• _Instructions to follow_
From the interview text below, reproduce the portion that begins with the words "I love how chilled" and ends after the words "about this album?".

• _Exercise passage_
Start of Block

Angus: Yeah. I went to buy a pizza at the farm. I drove down and it was pouring rain. I got out of the car and the pizza man was at the gate. It’s one of those old cattle gates you got to run down and open up. He handed me the pizza and I was running back in the dark. I wasn’t wearing any shoes and suddenly something bit me on the foot and it hurt so much. I jumped back in the car and I was driving up to my house on the hill, it was just hurting and hurting. I was like, „It’s okay, I’ll eat the pizza and if it’s still there I’ll go to the hospital“. And it got really bad. I couldn’t breathe – whatever it was was starting to stop my heartbeat. It was pretty scary. So they put me in an ambulance and took me to the snake unit in the hospital and injected me with a bunch of stuff. They didn’t fully know what it was, but they thought it was something bad, so they had to try a bunch of things. But it was okay.
I love how chilled you are saying all this! „Yeah, it was pretty bad…“
Angus: It wasn’t fun, to be fair. It wasn’t the best night (laughs).
So, tell me. After so many years of working together, what is special to you about this album?
Julia: I feel like for me the thing that makes this record special is the ease with which it was made. I know it sounds kinda cheesy, but it felt like it wanted to be made. Some records, it’s not like it’s hard work, it’s really fun work, but with some parts of this record, everything felt like it was so smooth, to make choices and try things. We were both showing up in this way that was really just open; it felt like all ideas were working. So for me this record is special because I think it represents, at least symbolically, this kind of place in our lives where things were getting… I don’t want to say comfortable, because things are always hard and changing in your life. But there’s something about self acceptance, that now feels now really clear in me. And I can feel it in Angus. I think we are kinder to ourselves than we used to be. And that’s a really big and important change for us, for me.
How do you start writing a song? Do you come up with an idea and then just jam along to it?

End of Block

• _Data block_

Start of Block

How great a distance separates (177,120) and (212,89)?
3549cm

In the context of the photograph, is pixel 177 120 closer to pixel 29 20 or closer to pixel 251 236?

End of Block

• _Your response_
I love how chilled you are saying all this! „Yeah, it was pretty bad…“
Angus: It wasn’t fun, to be fair. It wasn’t the best night (laughs).
So, tell me. After so many years of working together, what is special to you about this album?